# A different sort of style



## Mikie (Jun 20, 2006)

I know that this may seem like some shameless promotion of another site, but I found this page a while ago and was simply amazed by some of the stories that these guys can bring out. They write collectively by role playing, but it's by far unlike any role playing that I've seen. You can find some of the stories that they have up at http://www.rphaven.org/hof/index.html . I personally reccomend "Geowalkers" and "You-Make-The-Choices Story".


----------



## Rob (Jun 20, 2006)

I hate it when people drop by, say hello, get welcomes, then start posting links to some other site they want us to check out, which looks like the real reason they're here.

Maybe it's just me though.

Cheers,
Omni


----------



## Mikie (Jun 20, 2006)

Is that why you think I'm here?

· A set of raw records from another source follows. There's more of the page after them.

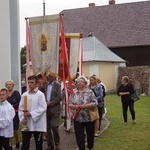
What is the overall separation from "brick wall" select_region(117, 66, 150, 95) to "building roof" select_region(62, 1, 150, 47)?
643 cm

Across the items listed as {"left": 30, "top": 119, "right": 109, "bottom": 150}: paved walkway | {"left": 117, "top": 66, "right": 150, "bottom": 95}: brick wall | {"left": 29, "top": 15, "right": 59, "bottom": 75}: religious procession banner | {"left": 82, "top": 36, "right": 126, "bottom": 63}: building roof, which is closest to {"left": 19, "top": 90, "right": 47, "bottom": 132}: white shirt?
{"left": 29, "top": 15, "right": 59, "bottom": 75}: religious procession banner

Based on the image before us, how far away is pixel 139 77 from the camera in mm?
37656

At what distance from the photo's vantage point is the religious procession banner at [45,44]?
9.80 metres

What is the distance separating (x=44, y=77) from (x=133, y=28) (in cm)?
3785

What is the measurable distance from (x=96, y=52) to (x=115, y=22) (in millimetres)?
8454

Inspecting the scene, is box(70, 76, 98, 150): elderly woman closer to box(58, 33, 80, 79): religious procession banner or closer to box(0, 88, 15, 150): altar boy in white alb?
box(0, 88, 15, 150): altar boy in white alb

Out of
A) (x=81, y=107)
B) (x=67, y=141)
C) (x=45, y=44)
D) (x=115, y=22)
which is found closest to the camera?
(x=81, y=107)

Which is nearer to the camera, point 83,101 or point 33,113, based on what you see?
point 33,113

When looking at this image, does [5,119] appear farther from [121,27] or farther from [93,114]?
[121,27]

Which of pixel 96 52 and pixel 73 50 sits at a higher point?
pixel 73 50

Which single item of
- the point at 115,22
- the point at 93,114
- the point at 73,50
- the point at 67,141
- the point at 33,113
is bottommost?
the point at 67,141

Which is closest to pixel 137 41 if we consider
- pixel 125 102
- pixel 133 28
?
Answer: pixel 133 28

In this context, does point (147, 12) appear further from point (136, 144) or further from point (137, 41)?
point (136, 144)

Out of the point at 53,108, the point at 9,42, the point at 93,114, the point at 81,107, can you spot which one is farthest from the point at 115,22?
the point at 81,107
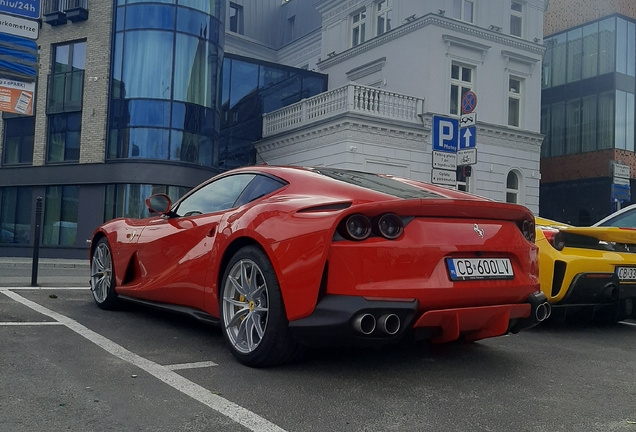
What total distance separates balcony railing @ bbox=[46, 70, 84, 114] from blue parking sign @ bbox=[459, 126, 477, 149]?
604 inches

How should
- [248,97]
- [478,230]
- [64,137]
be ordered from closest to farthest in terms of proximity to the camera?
[478,230] → [64,137] → [248,97]

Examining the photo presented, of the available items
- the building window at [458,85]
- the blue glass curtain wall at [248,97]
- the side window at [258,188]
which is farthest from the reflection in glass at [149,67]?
the side window at [258,188]

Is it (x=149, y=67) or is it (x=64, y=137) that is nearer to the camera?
(x=149, y=67)

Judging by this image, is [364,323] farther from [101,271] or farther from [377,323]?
[101,271]

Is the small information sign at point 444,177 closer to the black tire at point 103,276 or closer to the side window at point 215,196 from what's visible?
the black tire at point 103,276

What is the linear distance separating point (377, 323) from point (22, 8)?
946 cm

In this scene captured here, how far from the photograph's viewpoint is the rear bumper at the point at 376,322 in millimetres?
3359

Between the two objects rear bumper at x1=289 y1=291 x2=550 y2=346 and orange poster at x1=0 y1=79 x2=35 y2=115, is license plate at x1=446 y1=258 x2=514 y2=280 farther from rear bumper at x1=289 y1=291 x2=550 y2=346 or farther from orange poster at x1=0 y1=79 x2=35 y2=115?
orange poster at x1=0 y1=79 x2=35 y2=115

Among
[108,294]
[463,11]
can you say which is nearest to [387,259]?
[108,294]

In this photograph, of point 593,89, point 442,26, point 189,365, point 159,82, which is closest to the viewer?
point 189,365

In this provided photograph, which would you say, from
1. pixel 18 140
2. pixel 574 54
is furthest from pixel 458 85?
pixel 18 140

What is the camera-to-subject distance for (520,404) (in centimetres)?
328

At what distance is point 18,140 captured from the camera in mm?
23547

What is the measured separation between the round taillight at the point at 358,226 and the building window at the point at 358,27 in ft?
75.5
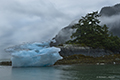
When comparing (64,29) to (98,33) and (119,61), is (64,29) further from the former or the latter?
(119,61)

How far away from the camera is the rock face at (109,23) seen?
224 ft

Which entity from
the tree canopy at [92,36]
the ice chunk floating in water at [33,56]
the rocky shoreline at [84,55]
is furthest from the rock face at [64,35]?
the ice chunk floating in water at [33,56]

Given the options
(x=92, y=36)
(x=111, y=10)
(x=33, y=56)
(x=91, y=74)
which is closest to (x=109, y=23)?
(x=111, y=10)

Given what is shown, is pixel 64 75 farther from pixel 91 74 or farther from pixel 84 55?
pixel 84 55

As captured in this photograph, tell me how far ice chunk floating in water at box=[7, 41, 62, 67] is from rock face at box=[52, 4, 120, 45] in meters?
43.8

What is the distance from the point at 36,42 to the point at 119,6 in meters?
60.5

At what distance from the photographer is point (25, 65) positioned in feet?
76.0

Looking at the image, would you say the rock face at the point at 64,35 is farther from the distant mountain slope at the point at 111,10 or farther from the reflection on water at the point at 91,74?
the reflection on water at the point at 91,74

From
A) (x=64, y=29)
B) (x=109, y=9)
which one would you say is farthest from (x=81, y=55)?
(x=109, y=9)

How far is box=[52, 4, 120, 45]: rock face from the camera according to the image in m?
68.4

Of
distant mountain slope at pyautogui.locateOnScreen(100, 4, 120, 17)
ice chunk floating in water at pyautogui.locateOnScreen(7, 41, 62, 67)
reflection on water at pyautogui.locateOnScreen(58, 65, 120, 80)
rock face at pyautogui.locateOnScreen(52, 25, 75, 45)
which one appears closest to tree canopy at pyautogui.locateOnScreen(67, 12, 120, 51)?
ice chunk floating in water at pyautogui.locateOnScreen(7, 41, 62, 67)

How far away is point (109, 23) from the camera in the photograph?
72625mm

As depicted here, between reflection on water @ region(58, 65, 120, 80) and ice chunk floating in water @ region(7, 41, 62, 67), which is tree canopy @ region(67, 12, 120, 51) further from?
reflection on water @ region(58, 65, 120, 80)

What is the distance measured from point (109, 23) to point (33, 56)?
58602 mm
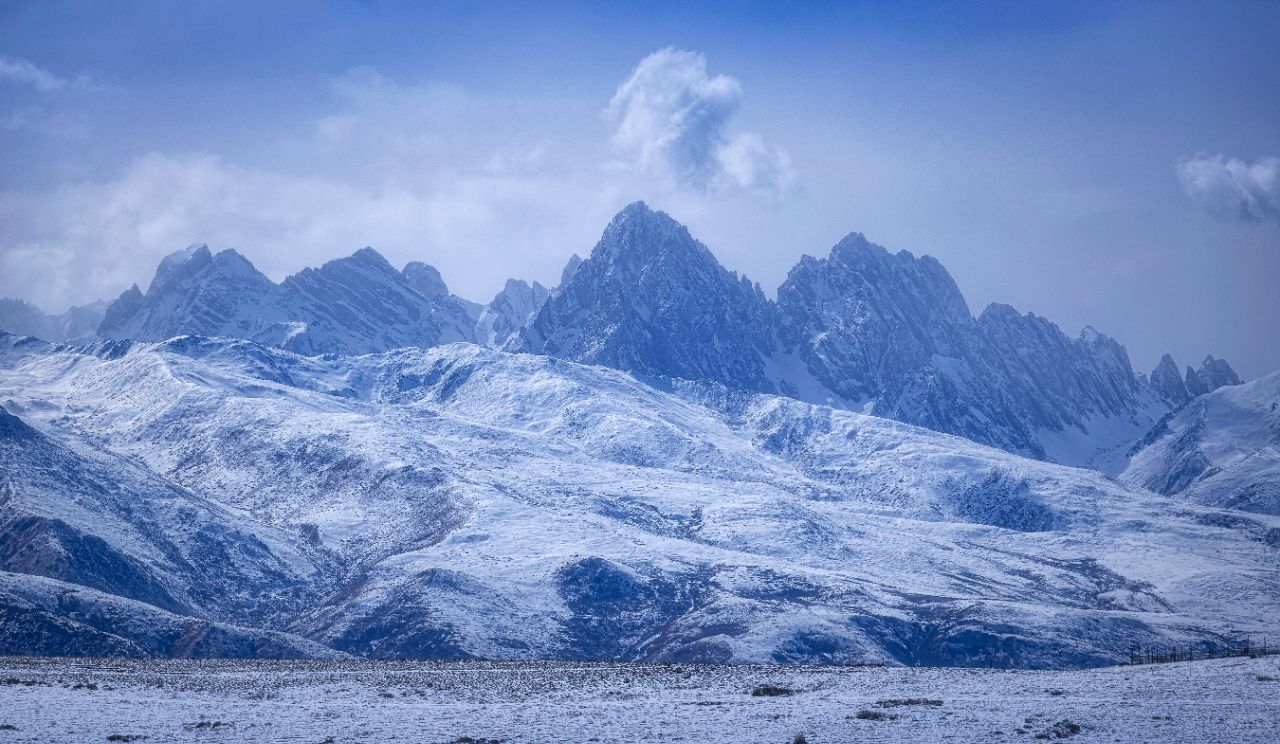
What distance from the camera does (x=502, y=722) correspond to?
56781 mm

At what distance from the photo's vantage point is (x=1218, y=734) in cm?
5084

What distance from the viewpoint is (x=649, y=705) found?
203 feet

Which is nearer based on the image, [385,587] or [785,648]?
[785,648]

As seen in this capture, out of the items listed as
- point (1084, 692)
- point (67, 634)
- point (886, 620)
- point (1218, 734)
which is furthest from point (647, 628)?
point (1218, 734)

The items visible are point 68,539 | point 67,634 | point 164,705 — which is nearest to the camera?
point 164,705

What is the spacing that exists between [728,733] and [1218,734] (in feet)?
65.0

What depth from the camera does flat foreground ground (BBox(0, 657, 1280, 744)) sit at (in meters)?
53.1

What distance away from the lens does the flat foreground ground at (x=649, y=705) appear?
53094 mm

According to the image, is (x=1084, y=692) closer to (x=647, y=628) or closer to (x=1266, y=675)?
(x=1266, y=675)

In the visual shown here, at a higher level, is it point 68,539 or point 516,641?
point 68,539

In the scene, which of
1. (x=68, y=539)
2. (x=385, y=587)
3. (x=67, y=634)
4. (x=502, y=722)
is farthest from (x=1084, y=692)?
(x=68, y=539)

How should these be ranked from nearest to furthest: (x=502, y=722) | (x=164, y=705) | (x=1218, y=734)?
(x=1218, y=734) → (x=502, y=722) → (x=164, y=705)

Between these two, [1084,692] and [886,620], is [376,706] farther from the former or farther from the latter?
[886,620]

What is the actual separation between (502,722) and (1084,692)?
95.9 ft
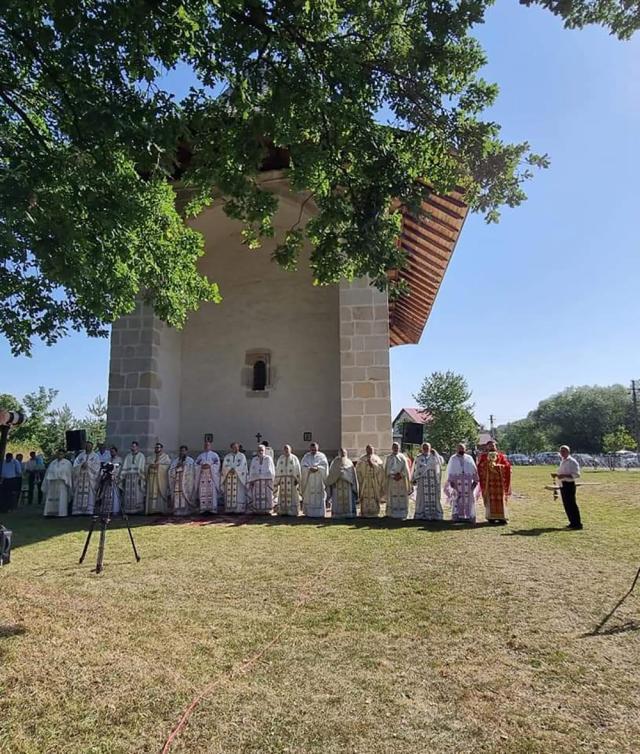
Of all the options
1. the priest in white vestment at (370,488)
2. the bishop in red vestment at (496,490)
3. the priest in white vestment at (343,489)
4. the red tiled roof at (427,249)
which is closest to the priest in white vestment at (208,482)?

Well, if it is, then I'm sorry to have given you that impression. While I am advertising another site's stories in this thread and in my signature, what's to say that I can't be here for new techniques and to read other stories?


----------



## Rob (Jun 21, 2006)

Mikie said:
			
		

> Is that why you think I'm here? Well, if it is, then I'm sorry to have given you that impression. While I am advertising another site's stories in this thread and in my signature, what's to say that I can't be here for new techniques and to read other stories?


At the moment you look to me just like someone who is only here to advertise their site. There's no way to tell you apart from the others here who do the same. That's the way you chose to introduce yourself.

* shrug *


----------



## Mikie (Jun 21, 2006)

Meh, just because it's the first thing I did, doesn't mean that it's the only thing.


----------



## Kane (Jun 21, 2006)

We'll see.  Usually your first actions betray your intentions.  If you came here and posted hello, went and did some critiques, or put your story up for critique then we would get the impression you were here to be a part of the community.  But when the first thing you do is advertise another site then we get the impression that is what you are here for.


----------



## Rob (Jun 21, 2006)

No worries, Mikie. Welcome anyway. Plenty of time for you to settle in and convince us otherwise. It's not such a big deal.

Cheers,
Omni


----------



## Mikie (Jun 21, 2006)

Kane said:
			
		

> We'll see.  Usually your first actions betray your intentions.  If you came here and posted hello, went and did some critiques, or put your story up for critique then we would get the impression you were here to be a part of the community.  But when the first thing you do is advertise another site then we get the impression that is what you are here for.



I frankly can't see what good that would be for advertising, just to pop up, post a link, and disappear. If you have doubts that I've come here to write, then I'll post some of a story I'm writing in a little while.


----------



## Kane (Jun 21, 2006)

Mikie said:
			
		

> I frankly can't see what good that would be for advertising, just to pop up, post a link, and disappear. If you have doubts that I've come here to write, then I'll post some of a story I'm writing in a little while.



It may not do any good, but people do it on every forum I've been on.  People were doing it on my own forum so much I had to log on every day just to delete the offending users/posts.  I got so sick of it that I took my forums down.


----------